Essen. . War die Affäre um die Essener Entsorgungsbetriebe ein Einzelfall? Oberbürgermeister Reinhard Paß will, dass die rund 20 städtischen Töchter nun genaue Angaben zu Spenden und Sponsoring, Vergünstigungen und Vergaben, Beraterverträgen und Zuwendungen aller Art machen.

Lukrative Beraterverträge für eigene (Polit-)Kumpels und eine allzu lockere Vergabepraxis bei Aufträgen, dazu ein umstrittenes Belohnungs-System für die immer gleichen Spezis im Betrieb und allerlei Vergünstigungen im Graubereich zwischen Geschmäckle und Korruption – kein Zweifel, die Affäre um die Entsorgungsbetriebe Essen (EBE) bedient so ziemlich alle Vorurteile, die in den Köpfen einer kritischen, manchmal vielleicht auch überkritischen Öffentlichkeit über den vermeintlichen „Selbstbedienungsladen“ der städtischer Beteiligungen herumspuken.

Wer nachfragt, findet von dem anrüchigen Geschäftsgebaren, welches das private Entsorgungsunternehmen Remondis angeprangert hat, zwar manches bestätigt. Die juristische Beurteilung aber steht bis auf weiteres noch aus.
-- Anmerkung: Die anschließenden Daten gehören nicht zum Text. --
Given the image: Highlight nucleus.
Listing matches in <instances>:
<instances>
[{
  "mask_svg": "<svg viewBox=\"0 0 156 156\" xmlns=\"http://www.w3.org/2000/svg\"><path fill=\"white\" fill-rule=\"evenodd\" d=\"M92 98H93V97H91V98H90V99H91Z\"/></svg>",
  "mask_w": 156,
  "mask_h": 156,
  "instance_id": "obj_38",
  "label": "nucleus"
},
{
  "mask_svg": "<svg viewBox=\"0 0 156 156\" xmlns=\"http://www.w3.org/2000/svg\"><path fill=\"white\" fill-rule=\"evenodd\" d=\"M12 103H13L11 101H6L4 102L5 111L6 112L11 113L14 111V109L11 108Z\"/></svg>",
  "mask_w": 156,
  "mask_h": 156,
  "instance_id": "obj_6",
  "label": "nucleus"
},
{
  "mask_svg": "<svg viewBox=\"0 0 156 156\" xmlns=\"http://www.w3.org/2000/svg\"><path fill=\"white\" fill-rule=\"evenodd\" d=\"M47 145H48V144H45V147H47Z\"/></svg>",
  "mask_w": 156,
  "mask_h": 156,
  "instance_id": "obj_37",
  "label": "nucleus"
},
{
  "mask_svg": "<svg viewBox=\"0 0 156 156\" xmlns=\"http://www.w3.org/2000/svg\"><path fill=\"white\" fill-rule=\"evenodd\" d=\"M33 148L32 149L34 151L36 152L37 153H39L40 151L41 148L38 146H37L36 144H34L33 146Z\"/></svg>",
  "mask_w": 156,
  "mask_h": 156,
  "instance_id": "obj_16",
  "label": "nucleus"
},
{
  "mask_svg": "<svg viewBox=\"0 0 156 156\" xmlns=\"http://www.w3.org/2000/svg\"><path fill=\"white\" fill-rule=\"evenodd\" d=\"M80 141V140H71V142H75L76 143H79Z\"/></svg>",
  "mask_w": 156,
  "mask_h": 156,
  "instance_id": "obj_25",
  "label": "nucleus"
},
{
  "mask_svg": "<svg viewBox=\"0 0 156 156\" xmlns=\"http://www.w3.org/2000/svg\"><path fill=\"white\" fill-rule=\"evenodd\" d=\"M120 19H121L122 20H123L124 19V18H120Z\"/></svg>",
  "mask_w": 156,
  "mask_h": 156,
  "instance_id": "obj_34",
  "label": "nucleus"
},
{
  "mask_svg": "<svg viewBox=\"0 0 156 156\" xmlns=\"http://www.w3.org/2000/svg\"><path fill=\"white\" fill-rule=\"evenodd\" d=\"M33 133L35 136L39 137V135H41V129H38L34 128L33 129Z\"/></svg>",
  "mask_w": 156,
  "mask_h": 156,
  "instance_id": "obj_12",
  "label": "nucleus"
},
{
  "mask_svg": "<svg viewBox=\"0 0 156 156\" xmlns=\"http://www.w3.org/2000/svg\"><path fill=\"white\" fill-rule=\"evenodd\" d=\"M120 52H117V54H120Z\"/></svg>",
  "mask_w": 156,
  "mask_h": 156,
Der umstrittene Alltag bei den Entsorgungsbetrieben

Dennoch beschleicht den Oberbürgermeister offenbar das ungute Gefühl, der umstrittene Alltag bei den Entsorgungsbetrieben, er könnte womöglich doch kein Einzelfall sein, sondern im illustren Kreis der städtischen Beteiligungen auch andernorts eher die Regel.

Reinhard Paß möchte es genau wissen, und deshalb bekamen die Chefs von rund 20 städtischen Tochterfirmen am vergangenen Donnerstag nach Feierabend noch eine E-Mail aus dem Rathaus. „Im Auftrag von Herrn Oberbürgermeister Paß“ wandte sich da der Leiter des städtischen Beteiligungsmanagements, Patrick Schwefer, an Marketing-Chefin Eva Sunderbrink und die versammelte Männerschar mit der Anmerkung, die „Geschäftsvorfälle“ der EBE hätten „eine sicherlich im Grundsatz wünschenswerte politische und gesellschaftliche Diskussion über die geschäftliche Praxis“ befeuert. Und da über kurz oder lang auch Fragen zu anderen Stadt-Firmen zu erwarten seien, möge man doch bitte den beigefügten Fragenkatalog beantworten, und zwar, wie Schwefer freundlich, aber bestimmt formulierte, „zeitnah“.

Vier Themenbereichen aus den Geschäftsjahren von 2008 bis 2013

Was dann folgt, ist ein so üppiger Strauß von Fragen zu vier Themenbereichen aus den Geschäftsjahren von 2008 bis 2013, dass man ihn nur mit einem kurzen Formel auf den Punkt bringen kann: „Hose runter.“

Gefragt wird nach Spenden und Sponsorings, nach Vergünstigungen und Vergaben, nach Beraterverträgen und Zuwendungen aller Art: Wer hat profitiert? In welcher Höhe? Und warum?

Es geht dabei um das gesamte Spektrum der städtischen Unternehmungen, um Auftragsvolumina und Freikarten, Vergünstigungen für Geschäftspartner und Essens-Einladungen mit einem Wert oberhalb von 50 Euro. Und es geht um die Chefs selbst: „Erhalten Sie und /oder Ihre leitenden Mitarbeiter/innen Vergünstigungen von Vertragspartnern? Auf welcher Grundlage und in welcher Höhe...?“

Ganz gezielt wird auch nach der Beteiligung von Politikern gefragt, nach Mitgliedern von Rat und Bezirksvertretungen, nach Repräsentanten politischer Parteien, ja sogar nach indirekten Kontakten, etwa über Familienangehörige. Und auch hier die Frage: Haben die leitenden Leute selber profitiert? Und wenn ja: wie?

Das Geschäftsgebaren der Stadt-Töchter

Seit die Umfrage unter den Chefs der städtischen Beteiligungen in der Welt ist, schießen die Spekulationen darüber ins Kraut. Denn hinter den Kulissen ist längst klar, dass damit die Debatte weg von den Entsorgungsbetrieben (mit dem Oberbürgermeister als ersten Aufseher) hin zu einer allgemeinen Diskussion um das Geschäftsgebaren der Stadt-Töchter gelenkt wird. Das könnte, so mutmaßen manche, dem OB durchaus in den Kram passen, weil es seine Verantwortung relativiert.

Ob die Ergebnisse der Umfrage den Weg in die Öffentlichkeit finden sollen, schreibt der Chef des Beteiligungsmanagements nicht in seiner Mail. Aber nachfragen wird man, ganz bestimmt.